**Task directions:**
In the items below, replace every "low stone wall" with "broken stone wall" and write all the lines out again with nothing else changed.

**Extracted records:**
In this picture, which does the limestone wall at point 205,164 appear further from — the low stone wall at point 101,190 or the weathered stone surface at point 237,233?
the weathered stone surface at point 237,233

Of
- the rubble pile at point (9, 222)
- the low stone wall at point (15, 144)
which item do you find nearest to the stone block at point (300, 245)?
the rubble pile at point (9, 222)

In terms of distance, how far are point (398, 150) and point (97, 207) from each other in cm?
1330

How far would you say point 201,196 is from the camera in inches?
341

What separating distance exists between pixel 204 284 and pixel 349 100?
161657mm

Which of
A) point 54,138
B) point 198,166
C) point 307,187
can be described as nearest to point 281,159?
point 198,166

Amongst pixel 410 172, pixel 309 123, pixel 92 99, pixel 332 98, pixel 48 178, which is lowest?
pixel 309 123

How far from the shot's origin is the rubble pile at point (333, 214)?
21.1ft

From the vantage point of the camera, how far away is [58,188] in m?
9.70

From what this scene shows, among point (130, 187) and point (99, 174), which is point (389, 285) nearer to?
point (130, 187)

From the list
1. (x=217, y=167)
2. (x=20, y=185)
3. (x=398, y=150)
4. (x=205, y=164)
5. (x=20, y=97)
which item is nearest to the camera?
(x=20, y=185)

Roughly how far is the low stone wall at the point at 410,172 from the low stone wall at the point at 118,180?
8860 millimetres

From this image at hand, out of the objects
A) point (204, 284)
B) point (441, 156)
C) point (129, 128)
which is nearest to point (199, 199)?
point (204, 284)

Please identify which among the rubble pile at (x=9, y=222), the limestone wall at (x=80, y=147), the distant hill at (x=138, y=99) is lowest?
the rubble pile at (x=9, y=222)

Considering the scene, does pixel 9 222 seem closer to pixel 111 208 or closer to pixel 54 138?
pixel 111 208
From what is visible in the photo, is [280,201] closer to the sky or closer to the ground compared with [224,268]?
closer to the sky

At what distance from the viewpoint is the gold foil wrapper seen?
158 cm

**Output for this exercise:**
In this picture, which does the limestone wall at point 205,164 appear further from — the broken stone wall at point 101,190 or the weathered stone surface at point 237,233?
the weathered stone surface at point 237,233

Of
- the rubble pile at point (9, 222)
- the broken stone wall at point (15, 144)
which item do you find nearest to the stone block at point (300, 245)?
the rubble pile at point (9, 222)

In terms of distance, how far are point (398, 150) and point (97, 207) from each other in cm?
1330

How far would you say point 201,196 is from the camera in inches?
341

What separating distance exists between pixel 204 284 and pixel 349 100?
161657mm

Which of
A) point 54,138
B) point 198,166
C) point 307,187
can be described as nearest to point 281,159?
point 198,166

Amongst pixel 410 172, pixel 309 123, pixel 92 99, pixel 332 98, pixel 48 178, which is lowest?
pixel 309 123

How far from the shot's origin is the rubble pile at point (333, 214)?
21.1ft

From the vantage point of the camera, how far away is [58,188] in m?
9.70

From what this scene shows, among point (130, 187) and point (99, 174), which is point (389, 285) nearer to?
point (130, 187)

From the list
1. (x=217, y=167)
2. (x=20, y=185)
3. (x=398, y=150)
4. (x=205, y=164)
5. (x=20, y=97)
which item is nearest to the camera?
(x=20, y=185)

Roughly how far is the broken stone wall at the point at 410,172 from the broken stone wall at the point at 118,180?
8860 millimetres

From this image at hand, out of the objects
A) point (204, 284)
B) point (441, 156)
C) point (129, 128)
which is nearest to point (199, 199)?
point (204, 284)

Please identify which among the rubble pile at (x=9, y=222), the limestone wall at (x=80, y=147), the distant hill at (x=138, y=99) is lowest?
the rubble pile at (x=9, y=222)

Considering the scene, does pixel 9 222 seem closer to pixel 111 208 or closer to pixel 54 138?
pixel 111 208
From what is visible in the photo, is [280,201] closer to the sky or closer to the ground compared with [224,268]?
closer to the sky

At what distance from the viewpoint is the gold foil wrapper seen?
158 cm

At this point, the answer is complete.